(SUPPLIED INFORMATION)
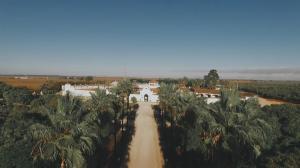 video-de-boda-en-hacienda-la-pintada-sevilla-41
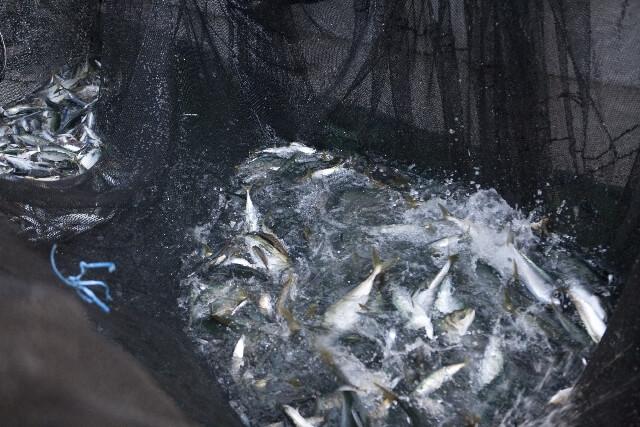 びちびちと魚が飛び跳ねる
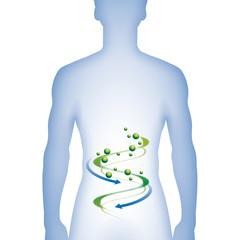 Sanfte Medizin im Verdauungstrakt - Infografik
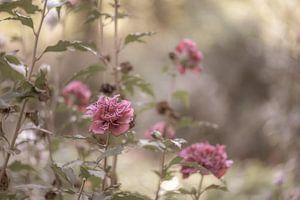 bloemen part 16 van Tania Perneel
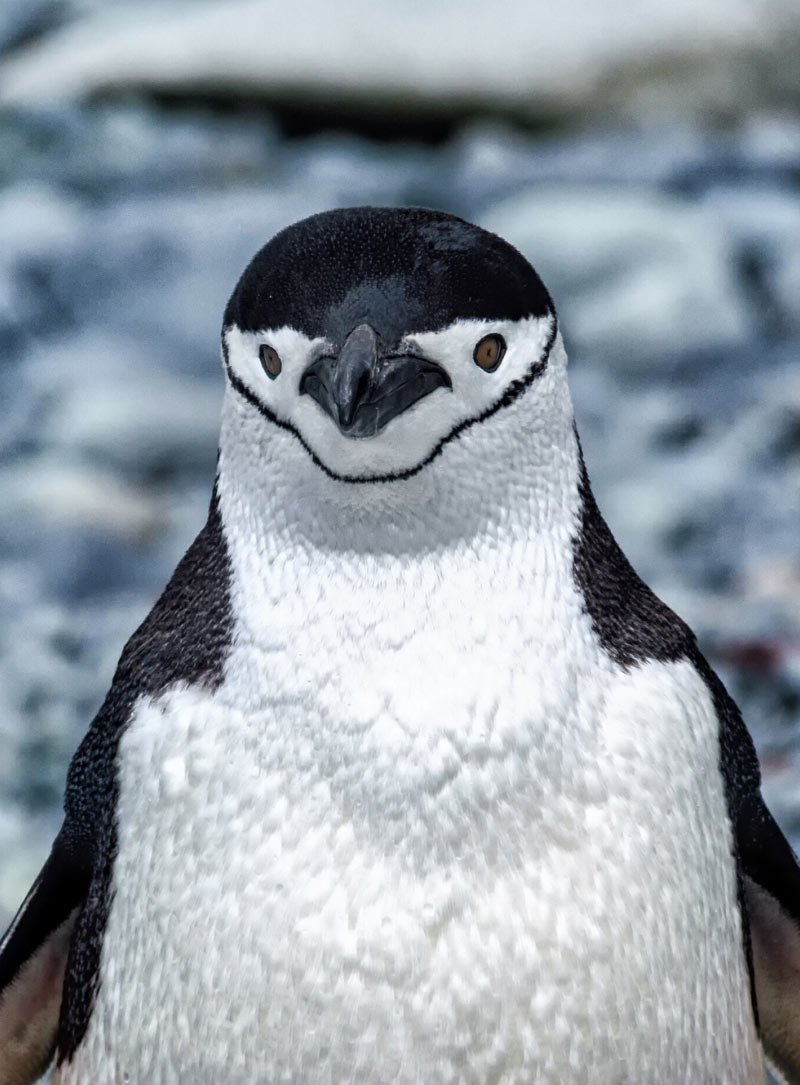 A smart-looking Chinstrap penguin poses for the camera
(End SUPPLIED INFORMATION)
EXERCISE BRIEF: Please repeat every record exactly, leaving the pictures out.

RESULT OF THE TASK:
 video-de-boda-en-hacienda-la-pintada-sevilla-41
 びちびちと魚が飛び跳ねる
 Sanfte Medizin im Verdauungstrakt - Infografik
 bloemen part 16 van Tania Perneel
 A smart-looking Chinstrap penguin poses for the camera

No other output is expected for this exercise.